For all their backroom dealing and complicated coalition building, the seven men and women running for Speaker of the City Council are chasing a post that, while once powerful, has suffered from a bad bout of post-term-limit anemia.
The position of Speaker, arguably the second-most-powerful job in the city, is meant to serve as a legislative counterbalance to the Mayor’s executive power. But since the new age of hot-potato power dawned in 1993, when city voters limited municipal elected leaders to two terms in office, the job has lost much of its institutional authority.
It is wildly unlikely that any Speaker will again accumulate anywhere near the power amassed by Peter Vallone, who ruled over the Council from 1986 to 2002 and who was the first person to hold the title of Speaker. Now the job effectively changes hands every four years—unless, of course, a freshman member enrolls directly as big man on campus. But no self-respecting veteran is going to let that happen.
“It’s ridiculous, because there is no balance any longer,” said Mr. Vallone, who documented his head butting with four Mayors in a new book, Learning to Govern: My Life in New York Politics, From Hell Gate to City Hall. “The moment they are elected, they are a lame duck looking for something else. It makes the Mayor stronger and stronger and the Council weaker and weaker.”

Dataset excerpt:
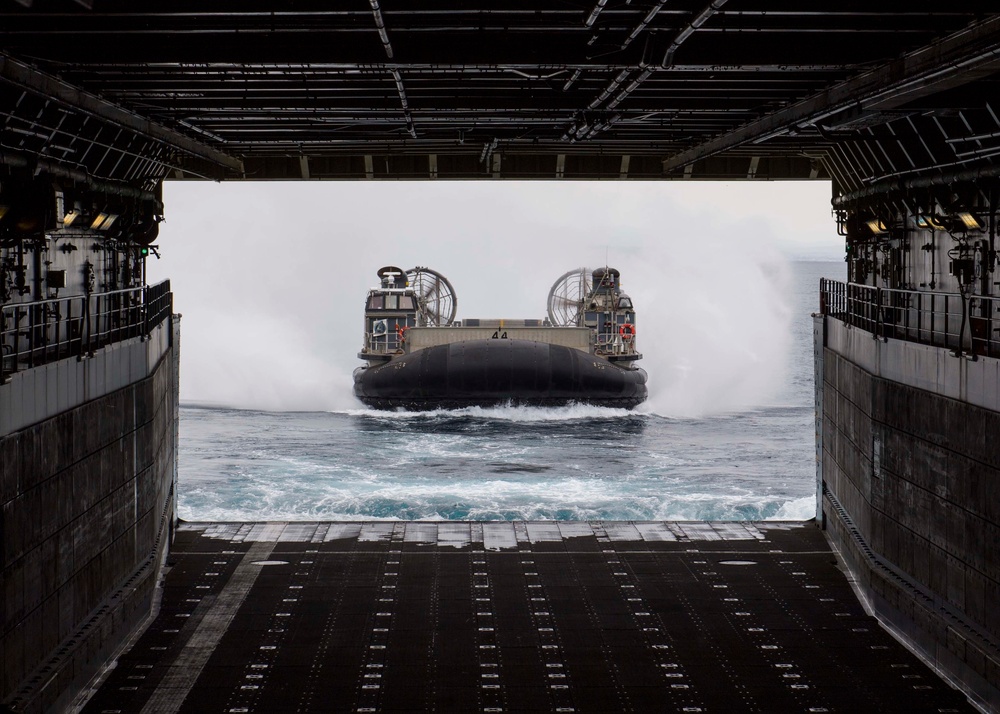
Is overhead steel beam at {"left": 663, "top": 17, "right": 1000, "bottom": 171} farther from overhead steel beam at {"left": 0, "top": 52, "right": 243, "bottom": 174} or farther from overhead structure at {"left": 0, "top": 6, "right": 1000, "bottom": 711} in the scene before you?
overhead steel beam at {"left": 0, "top": 52, "right": 243, "bottom": 174}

Required task 1:
Reproduce the City Council Speaker article from "It is wildly" up to and including "let that happen.".
Required task 2:
Pick up the City Council Speaker article after its final sentence and keep writing it.

Exercise response 1:
It is wildly unlikely that any Speaker will again accumulate anywhere near the power amassed by Peter Vallone, who ruled over the Council from 1986 to 2002 and who was the first person to hold the title of Speaker. Now the job effectively changes hands every four years—unless, of course, a freshman member enrolls directly as big man on campus. But no self-respecting veteran is going to let that happen.

Exercise response 2:
Mr. Vallone further argues that a diminished Speaker isn’t good for the Mayor either, because it denies whoever holds the post the opportunity to work with one person consistently, to broker long-term deals and govern without worrying about whether the Council’s position on issues will dramatically change. Under the weakened leadership, Mr. Vallone predicts that undisciplined members will be looking out for their district’s parochial interests at the expense of the entire city.
“You’re going to have anarchy,” he said.
Most of the Council members who will choose a new Speaker on Jan. 4 wouldn’t have been elected were it not for term limits, but they are nonetheless eager to loosen them from eight to 12 years.
The outgoing Speaker, Gifford Miller, has urged the 43 returning incumbents and eight new members of the Council not to take the matter into their own hands, but to leave it up to the city’s voters, who mandated term limits in the first place. Many members want to revise the law by an in-house vote and not via referendum, a position that has been assailed by good-government groups.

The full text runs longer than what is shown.